Although the entries contain pictures, only their words should be duplicated exactly.

━━━━━━━━━━━━━━━━━━━━

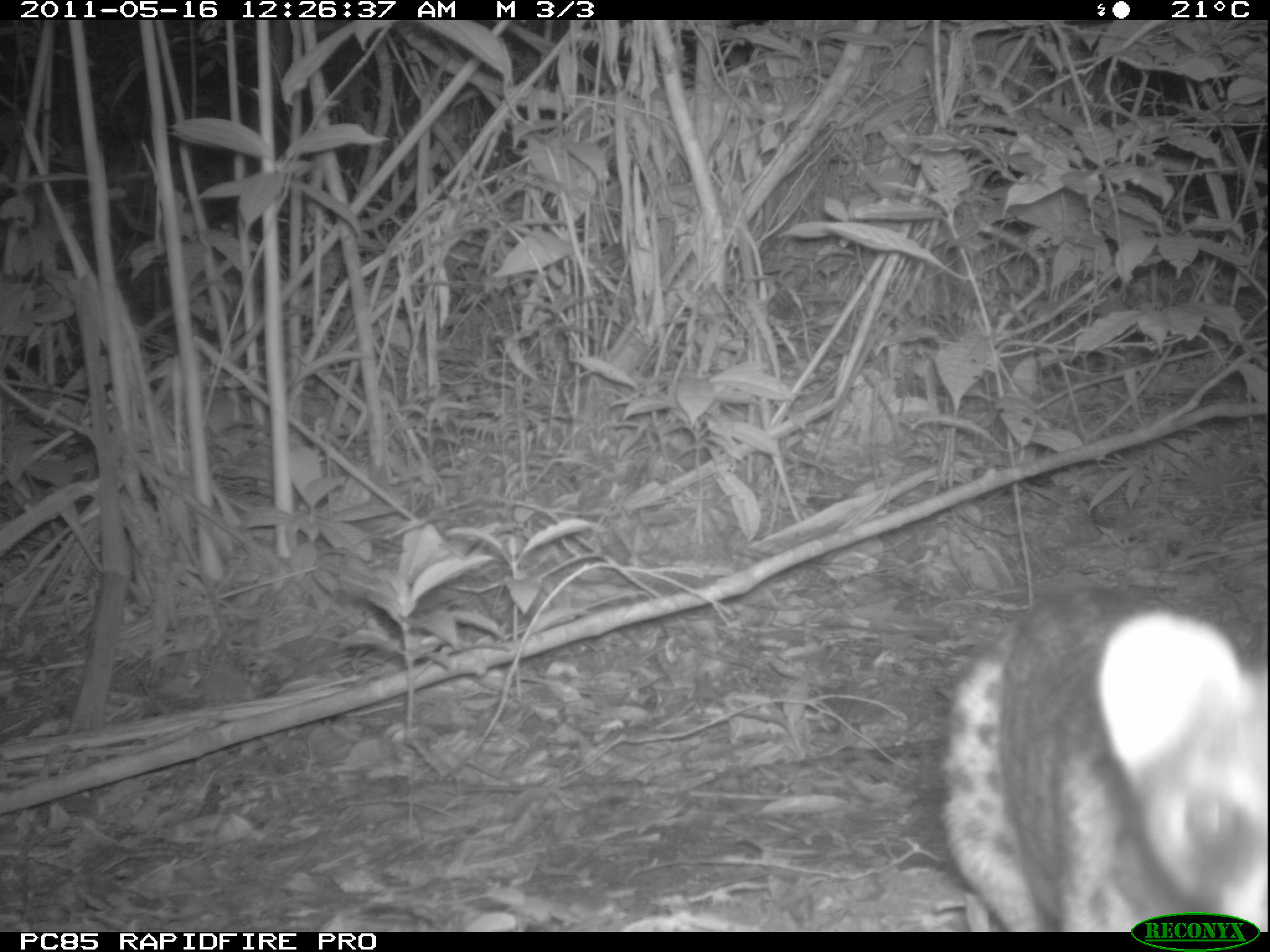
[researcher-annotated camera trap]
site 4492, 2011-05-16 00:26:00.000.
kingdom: Animalia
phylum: Chordata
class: Mammalia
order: Carnivora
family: Viverridae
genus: Viverricula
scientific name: Viverricula indica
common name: small indian civet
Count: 1.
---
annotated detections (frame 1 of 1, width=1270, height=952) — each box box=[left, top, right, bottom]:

━━━━━━━━━━━━━━━━━━━━

* [OUTPUT FOR THIS TASK]
[researcher-annotated camera trap]
site 4492, 2011-05-16 00:26:00.000.
kingdom: Animalia
phylum: Chordata
class: Mammalia
order: Carnivora
family: Viverridae
genus: Viverricula
scientific name: Viverricula indica
common name: small indian civet
Count: 1.
---
annotated detections (frame 1 of 1, width=1270, height=952) — each box box=[left, top, right, bottom]:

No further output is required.